# water cureing, got more info on that



## DankCloset (Oct 26, 2007)

DankCloset said:
			
		

> BluntFullOfKush said:
> 
> 
> 
> ...



i love this cure.


----------



## bono (Oct 29, 2007)

how many days do you soak it for?


----------



## jb247 (Oct 30, 2007)

It takes a week to do a proper water cure...at about day 5 you'll see more and more chlorophyll in your waste water. You should put something on top of the buds to hold them under the water, and change the water daily.


----------



## DankCloset (Oct 31, 2007)

i totally forgot i posted this lol


----------



## bono (Oct 31, 2007)

Ok so you take freshly harvested bud and soak them for about a week changing out the water every day. Then you dry them as you cure as normal or just let them dry and smoke'm?


----------



## Cook_ (Oct 31, 2007)

You gotta let it dry first


----------



## screwdriver (Nov 1, 2007)

I just put freshly harvested bud in some water yesterday.
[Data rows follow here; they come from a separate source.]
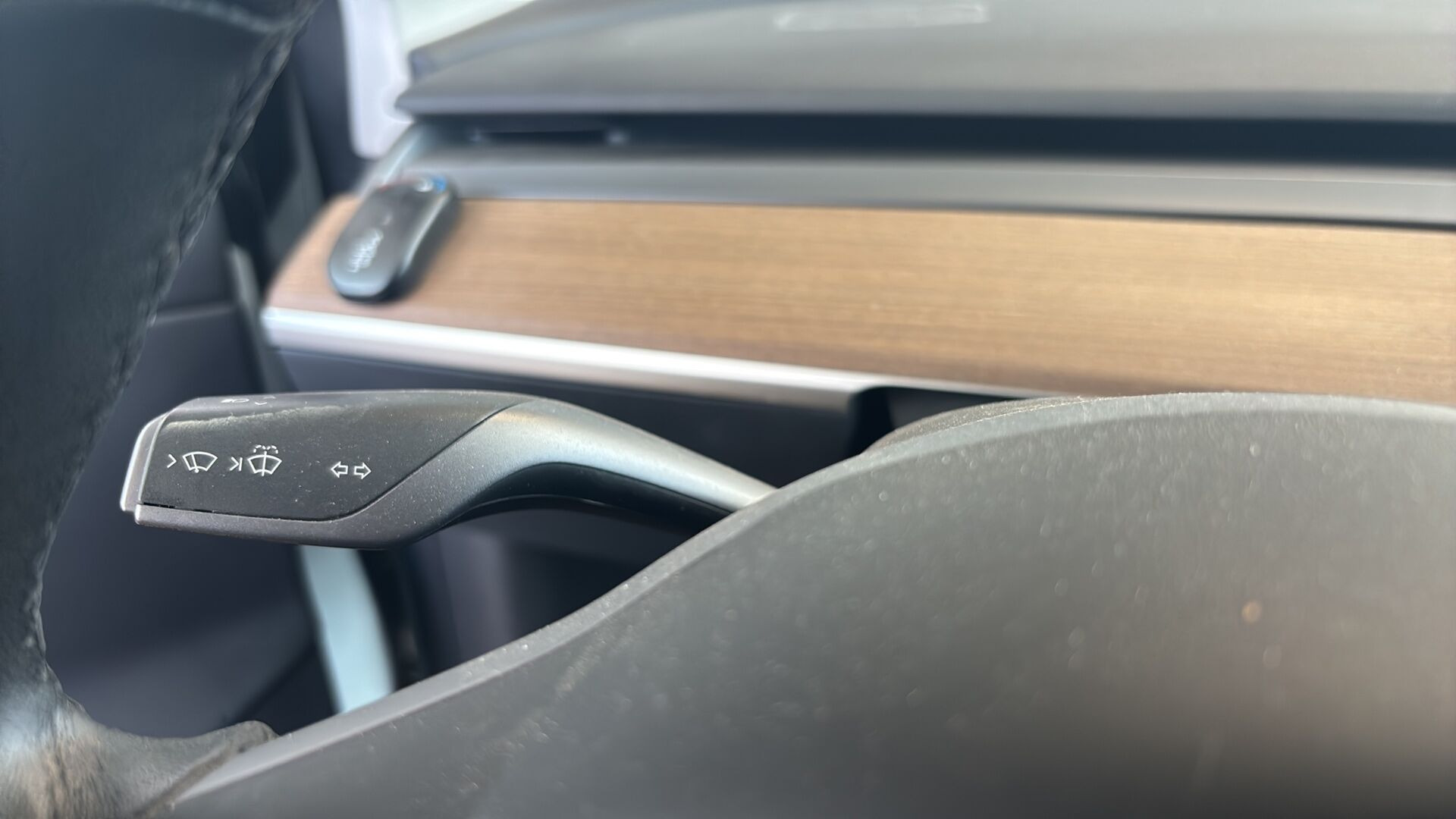 Hvid Tesla Model 3 fra 2020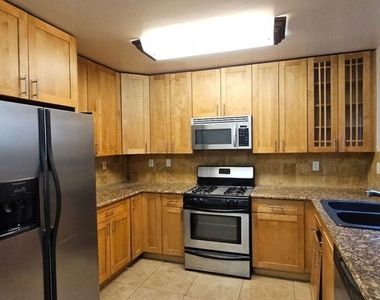 451 S Doheny Drive - Photo Thumbnail 7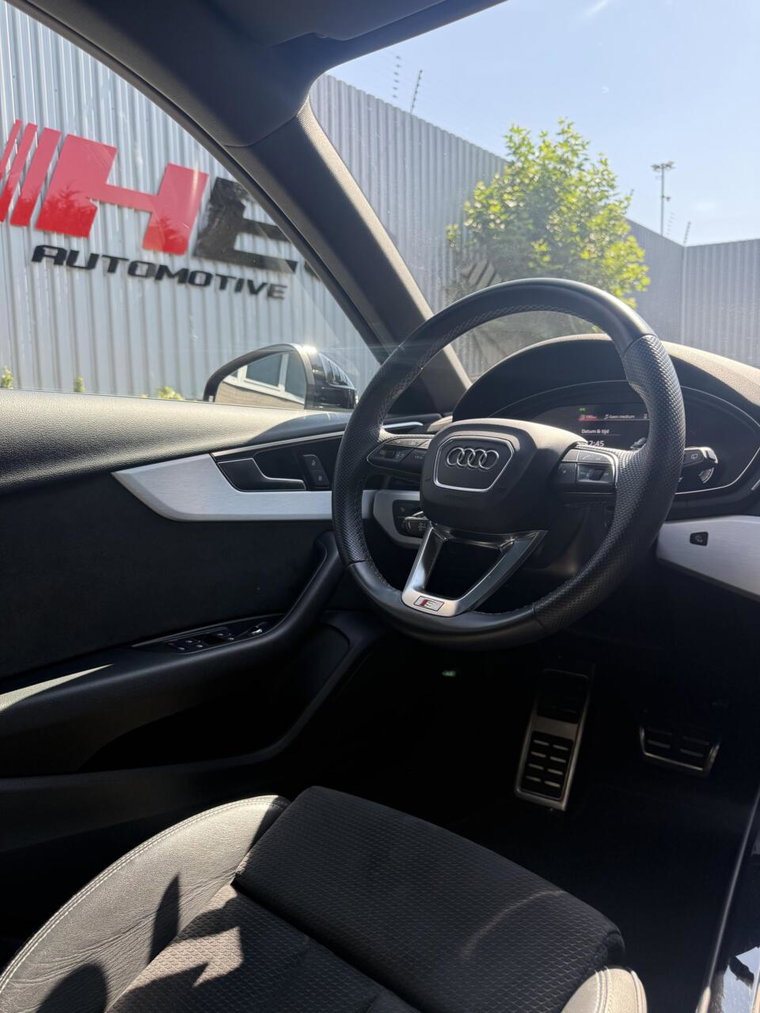 Vehicle Image 17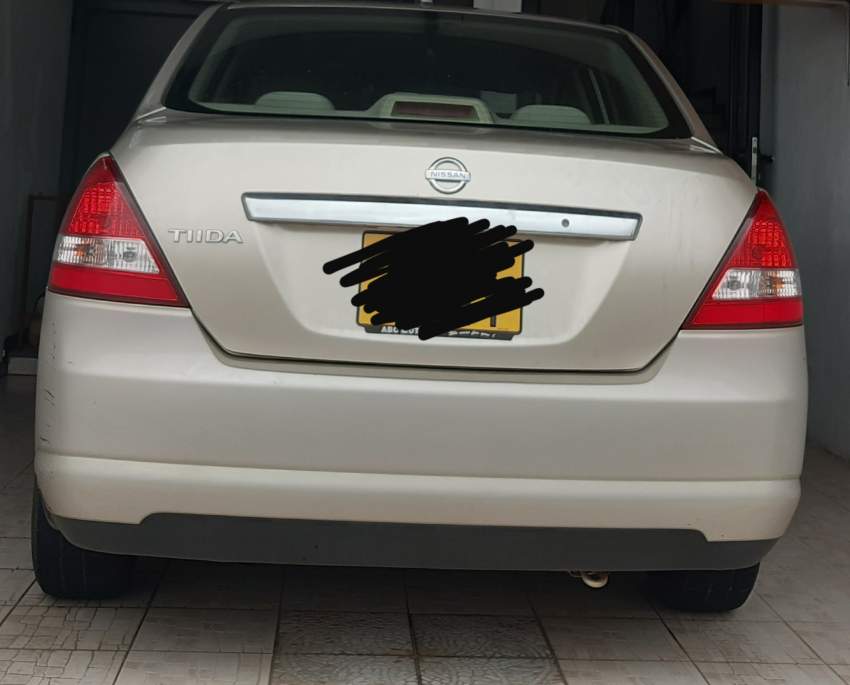 NISSAN Tiida Sedan on Aster Vender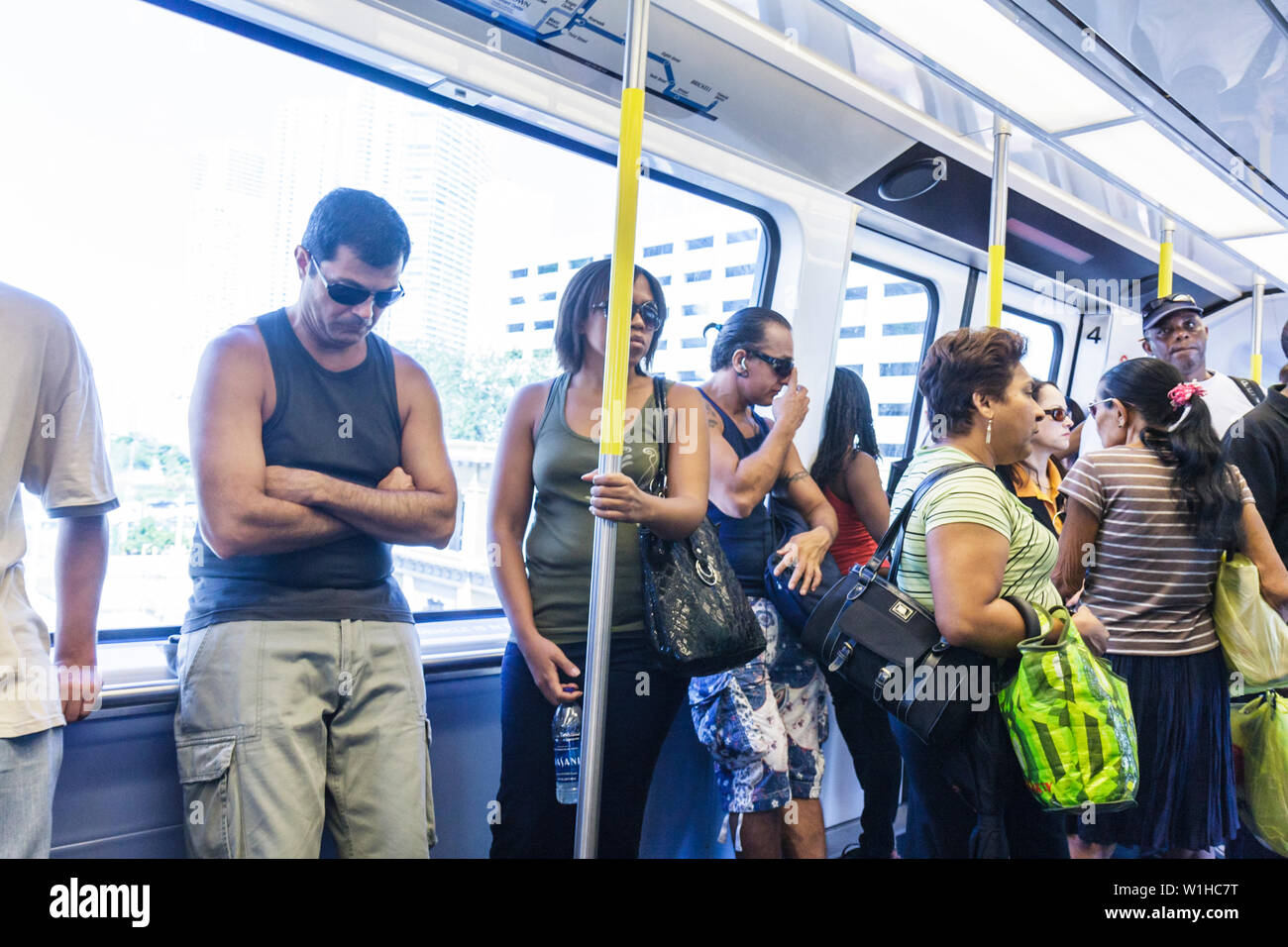 Miami Florida,Omni Loop,Metromover,transport public,transport de masse,transport automatisé de personnes,passagers riders, Black Blacks African AF Banque D'Images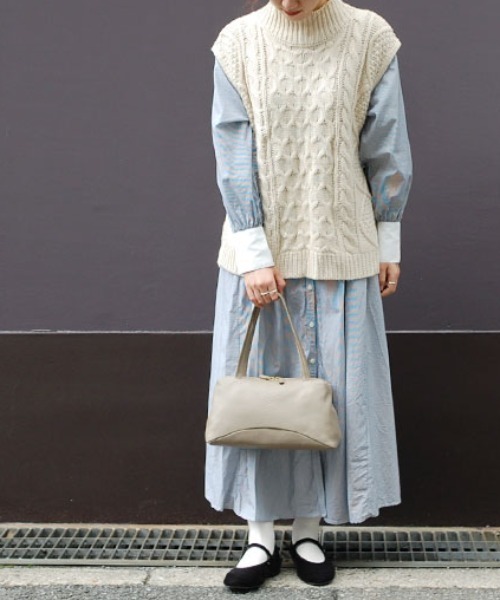 CLEDRAN(クレドラン)の「【イタリア産本革】CL3360 SCIE BOSTON BAG(ボストンバッグ・レディース・チャコールグレー/ブラック/ベージュ・FREE)」の14枚目の写真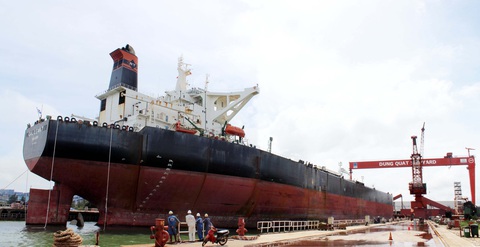 Cận cảnh lai dắt tàu khủng to hơn tàu sân bay vào bờ ở Dung Quất - Ảnh 13. Cận cảnh lai dắt tàu khủng to hơn tàu sân bay vào bờ ở Dung Quất - Ảnh 13.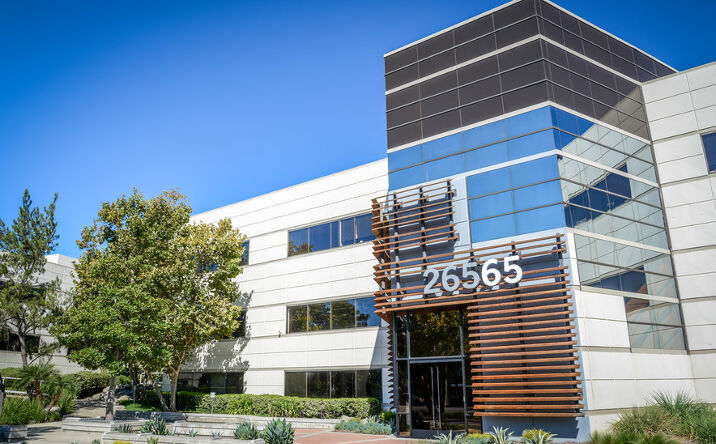 Pictures of Office property located at 26565 W Agoura Rd, Calabasas, CA 91302 for sales - image #1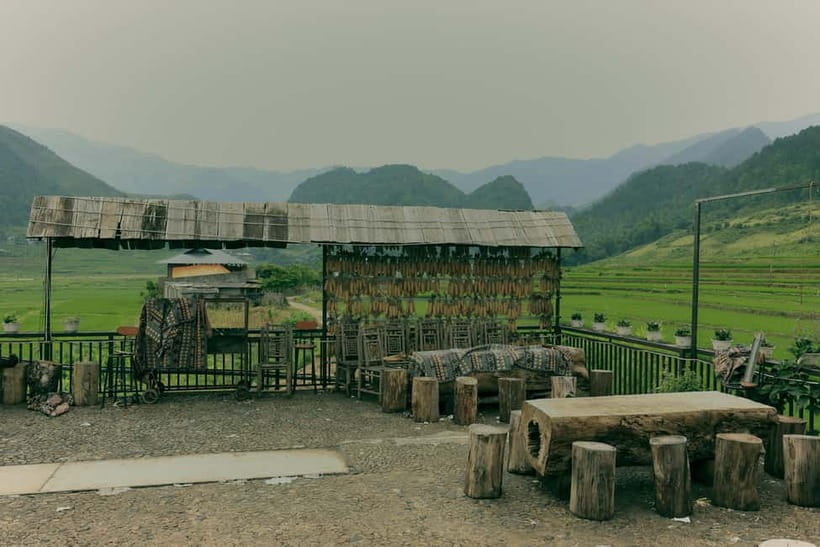 1-Day Sapa Long Trek - Rice Field Terrace, Ethnic Culture - 2:00 PM: Textiles, indigo dye, and village craft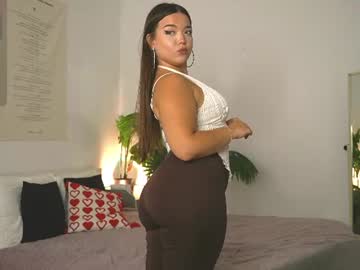 naomi  nova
You can also do dried bud. In 5-7 days I'll take them out of the water put them on a screen to dry. I place them near to output of a computer fan. No smell or taste with a joint but, I didn't like it with a pipe. Try and try again. Keep us posted on the cure.


----------



## DankCloset (Nov 1, 2007)

heh i really do wonder if there is a differance between fresh and dried buds, would make for a good comparison


----------



## Barrelhse (Nov 26, 2007)

I tried the water cure a few mos. ago. Used a fresh WW bud, 2" and fat. Went 7 days, changed water daily, kept bud submerged. The water didn't discolor much or smell, although it should. Dried for 3 days, tasted terrible- unless you like horehound w/out sugar. 
 I don't expect to try it again. Most of the strains I have I bought for flavor as well as THC content. The WW didn't pack much flavor, anyway, but I'd hate to ruin a nice Blueberry or Hashplant doing this method. 
 Moreover, the method takes 7 days plus the dry time. The same 10 days spent air-drying should give you smokable bud, when dried off the stem (nugs, etc).
 That's my personal experience, although many people rave about water cure- that's why I tried it in the first place!


----------